By Samuel Indyk and Rocky Swift
LONDON, May 28 (Reuters) - Global shares were steady while the dollar held gains on promising signs on United States trade talks, while attention was turning to earnings from Nvidia NVDA.O later in the day.
Markets remained optimistic over what appeared to be easing trade frictions between the U.S. and Europe, but long-term yields rose again as a lacklustre auction of Japan's longest-dated bonds underscored lingering fiscal deficit concerns.

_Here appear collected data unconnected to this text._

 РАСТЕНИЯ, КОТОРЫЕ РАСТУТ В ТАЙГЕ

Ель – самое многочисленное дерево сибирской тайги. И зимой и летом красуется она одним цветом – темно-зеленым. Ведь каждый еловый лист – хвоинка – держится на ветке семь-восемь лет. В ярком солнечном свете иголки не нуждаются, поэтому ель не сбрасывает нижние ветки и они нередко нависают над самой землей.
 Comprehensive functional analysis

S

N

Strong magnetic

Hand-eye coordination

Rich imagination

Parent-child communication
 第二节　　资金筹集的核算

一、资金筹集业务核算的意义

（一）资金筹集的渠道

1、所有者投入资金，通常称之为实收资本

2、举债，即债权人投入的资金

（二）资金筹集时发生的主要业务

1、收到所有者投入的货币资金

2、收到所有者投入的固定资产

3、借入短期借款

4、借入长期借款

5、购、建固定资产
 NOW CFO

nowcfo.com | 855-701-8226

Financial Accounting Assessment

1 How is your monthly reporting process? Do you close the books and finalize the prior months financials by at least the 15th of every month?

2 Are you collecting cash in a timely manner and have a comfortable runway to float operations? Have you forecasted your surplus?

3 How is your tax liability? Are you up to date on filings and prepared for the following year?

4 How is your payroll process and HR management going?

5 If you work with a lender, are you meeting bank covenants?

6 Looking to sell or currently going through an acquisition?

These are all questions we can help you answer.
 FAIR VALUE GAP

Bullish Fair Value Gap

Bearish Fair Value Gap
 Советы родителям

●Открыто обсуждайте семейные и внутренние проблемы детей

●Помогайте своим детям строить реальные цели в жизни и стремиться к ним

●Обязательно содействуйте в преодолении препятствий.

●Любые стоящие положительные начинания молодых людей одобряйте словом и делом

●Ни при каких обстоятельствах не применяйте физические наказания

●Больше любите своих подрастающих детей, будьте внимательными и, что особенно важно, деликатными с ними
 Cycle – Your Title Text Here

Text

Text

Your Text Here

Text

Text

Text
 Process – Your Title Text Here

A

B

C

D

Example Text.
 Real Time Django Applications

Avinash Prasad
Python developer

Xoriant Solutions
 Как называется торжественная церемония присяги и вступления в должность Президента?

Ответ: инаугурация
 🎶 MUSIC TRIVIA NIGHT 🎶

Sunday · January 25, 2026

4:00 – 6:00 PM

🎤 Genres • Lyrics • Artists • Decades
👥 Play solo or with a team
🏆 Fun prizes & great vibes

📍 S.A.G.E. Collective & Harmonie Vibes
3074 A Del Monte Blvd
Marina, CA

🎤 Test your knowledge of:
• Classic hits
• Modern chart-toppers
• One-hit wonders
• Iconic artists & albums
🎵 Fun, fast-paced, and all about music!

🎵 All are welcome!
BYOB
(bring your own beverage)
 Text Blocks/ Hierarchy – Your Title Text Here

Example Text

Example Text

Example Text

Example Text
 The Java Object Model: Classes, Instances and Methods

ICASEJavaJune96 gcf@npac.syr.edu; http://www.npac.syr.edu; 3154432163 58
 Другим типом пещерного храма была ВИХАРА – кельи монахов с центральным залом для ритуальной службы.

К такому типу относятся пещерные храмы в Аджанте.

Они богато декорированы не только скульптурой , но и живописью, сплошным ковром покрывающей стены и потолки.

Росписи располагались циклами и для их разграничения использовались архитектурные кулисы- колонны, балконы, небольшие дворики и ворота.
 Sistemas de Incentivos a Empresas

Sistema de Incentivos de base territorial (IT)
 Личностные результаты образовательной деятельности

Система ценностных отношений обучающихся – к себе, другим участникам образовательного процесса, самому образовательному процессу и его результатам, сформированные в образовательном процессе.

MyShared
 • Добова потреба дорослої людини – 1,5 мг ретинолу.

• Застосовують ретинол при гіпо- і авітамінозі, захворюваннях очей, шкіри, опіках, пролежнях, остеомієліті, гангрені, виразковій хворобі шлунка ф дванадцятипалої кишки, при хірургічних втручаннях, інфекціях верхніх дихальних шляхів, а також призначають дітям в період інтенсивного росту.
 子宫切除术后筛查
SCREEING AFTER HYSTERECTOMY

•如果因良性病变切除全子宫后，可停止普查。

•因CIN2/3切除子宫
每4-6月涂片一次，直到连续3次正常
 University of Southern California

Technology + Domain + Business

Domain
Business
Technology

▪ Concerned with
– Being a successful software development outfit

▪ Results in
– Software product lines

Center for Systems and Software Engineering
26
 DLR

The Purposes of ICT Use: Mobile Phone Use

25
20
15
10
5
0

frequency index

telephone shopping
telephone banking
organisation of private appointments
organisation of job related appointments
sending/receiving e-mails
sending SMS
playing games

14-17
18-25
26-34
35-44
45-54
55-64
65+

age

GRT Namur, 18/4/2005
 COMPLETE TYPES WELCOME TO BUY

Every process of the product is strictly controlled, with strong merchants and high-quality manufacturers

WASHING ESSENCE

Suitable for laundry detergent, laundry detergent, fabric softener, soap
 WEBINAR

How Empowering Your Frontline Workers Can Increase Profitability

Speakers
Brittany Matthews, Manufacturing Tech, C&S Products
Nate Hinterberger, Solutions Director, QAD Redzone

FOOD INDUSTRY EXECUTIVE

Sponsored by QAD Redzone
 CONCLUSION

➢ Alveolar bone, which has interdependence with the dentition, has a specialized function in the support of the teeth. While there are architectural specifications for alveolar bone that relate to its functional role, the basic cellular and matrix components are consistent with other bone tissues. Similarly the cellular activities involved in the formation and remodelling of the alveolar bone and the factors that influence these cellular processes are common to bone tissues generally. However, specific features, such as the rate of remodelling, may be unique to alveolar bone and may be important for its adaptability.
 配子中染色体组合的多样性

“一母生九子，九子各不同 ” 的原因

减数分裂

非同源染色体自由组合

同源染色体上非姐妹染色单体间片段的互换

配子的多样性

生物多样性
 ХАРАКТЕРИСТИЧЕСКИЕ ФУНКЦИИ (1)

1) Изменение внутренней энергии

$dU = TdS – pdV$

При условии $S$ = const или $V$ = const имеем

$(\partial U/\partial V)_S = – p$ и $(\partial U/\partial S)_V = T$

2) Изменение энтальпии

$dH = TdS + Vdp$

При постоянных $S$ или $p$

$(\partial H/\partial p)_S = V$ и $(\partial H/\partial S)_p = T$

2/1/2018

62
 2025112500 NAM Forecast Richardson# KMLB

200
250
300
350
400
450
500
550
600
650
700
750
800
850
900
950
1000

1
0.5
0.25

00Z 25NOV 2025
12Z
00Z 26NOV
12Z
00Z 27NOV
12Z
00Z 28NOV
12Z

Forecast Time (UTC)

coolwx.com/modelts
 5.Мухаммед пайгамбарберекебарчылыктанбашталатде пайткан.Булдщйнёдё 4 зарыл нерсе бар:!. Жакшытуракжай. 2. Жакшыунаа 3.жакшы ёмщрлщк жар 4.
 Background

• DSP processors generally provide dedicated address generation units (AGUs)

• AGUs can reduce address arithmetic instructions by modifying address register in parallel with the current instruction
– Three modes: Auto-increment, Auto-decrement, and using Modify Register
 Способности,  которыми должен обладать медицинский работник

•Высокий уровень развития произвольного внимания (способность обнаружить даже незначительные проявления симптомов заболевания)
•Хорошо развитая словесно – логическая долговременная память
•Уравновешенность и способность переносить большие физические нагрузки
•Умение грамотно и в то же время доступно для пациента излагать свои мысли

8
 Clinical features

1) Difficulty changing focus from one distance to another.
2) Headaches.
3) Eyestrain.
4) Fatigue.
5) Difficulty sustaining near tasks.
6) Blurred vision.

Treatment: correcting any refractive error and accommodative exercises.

U.S. President Donald Trump said on Tuesday that the European Union's move to set up talks was positive, after walking back plans over the weekend to impose 50% tariffs on goods from the bloc.
"They are major trading partners so I'm optimistic there will be some sort of agreement in the end," said George Lagarias, chief economist at Forvis Mazars.
Europe's STOXX 600 .STOXX inched up 0.1%, adding to gains over the last two days. Britain's FTSE .FTSE and France's CAC 40 .FCHI both added 0.2%, while Germany's DAX .GDAXI rose 0.3% to another new record, supported again by rising defence stocks .SXPARO.
In Asia, MSCI's broadest index of Asia-Pacific shares outside Japan .MIAPJ0000PUS was little changed. Japan's Nikkei .N225 ended flat, after advancing for the previous three sessions.
China's CSI300 blue-chip index .CSI300 slipped 0.1%, while Hong Kong's Hang Seng Index .HSI fell 0.6%.
In the U.S., attention was on Nvidia, the last of the "Magnificent 7" tech giants to report earnings this season.
"There is renewed confidence that Nvidia can beat the consensus estimates," said Chris Weston, head of research at Pepperstone.
If Nvidia comes through with better-than-expected sales and profit margins "the rally is on", he added.
The chipmaker is expected to report that first-quarter revenue surged 66.2% to $43.28 billion, according to data compiled by LSEG.
Ahead of the results, Nasdaq futures NQc1 dipped 0.1%, while S&P 500 futures ESc1 eased by a similar amount.
EYES ON BOND YIELDS
A rise in longer-dated bond yields resumed on Wednesday, with concerns mounting about fiscal sustainability in many major markets, including the U.S., Japan and Britain.
Those concerns escalated in recent weeks after the U.S. sovereign rating was downgraded by Moody's and as Trump's bill for large-scale tax cuts passed in the House, before moving to the Senate.
"It all starts with the U.S. fiscal incontinence and an apparent repudiation of fiscal discipline," Forvis Mazars's Lagarias said.
"Because they have the global reserve currency, they are testing their ability to borrow as much as they can, but ultimately there is only so much the markets can handle."
Japanese bond yields rose overnight following tepid demand for an auction of 40-year notes, with the 40-year JGB yield JP40YTN=JBTC rising 9 basis points to 3.375%. Bond yields move inversely to prices. JP/
That lifted long-end yields across the globe, with the U.S. 30-year yield up 4 bps to 4.9769% and the 10-year yield US10YT=RR up 3.5 bps to 4.4694%.
In currency markets, the dollar index =USD, which tracks the U.S. currency against a basket of six peers, was steady after a 0.6% rally the day before. The euro was flat at $1.1329 EUR=EBS.
The kiwi dollar NZD=D3 rose 0.3% to $0.5969 after the Reserve Bank of New Zealand cut rates by 25 basis points as expected.
Oil prices ticked up as the U.S. barred Chevron CVX.N from exporting crude from Venezuela under a new authorisation on its assets there, raising the prospect of tighter supply.
Brent crude futures LCOc1 rose 0.5% to $64.41 a barrel, while U.S. crude CLc1 advanced 0.6% to $61.27 per barrel. Spot gold XAU= rose 0.7% after dropping more than 1% on Tuesday.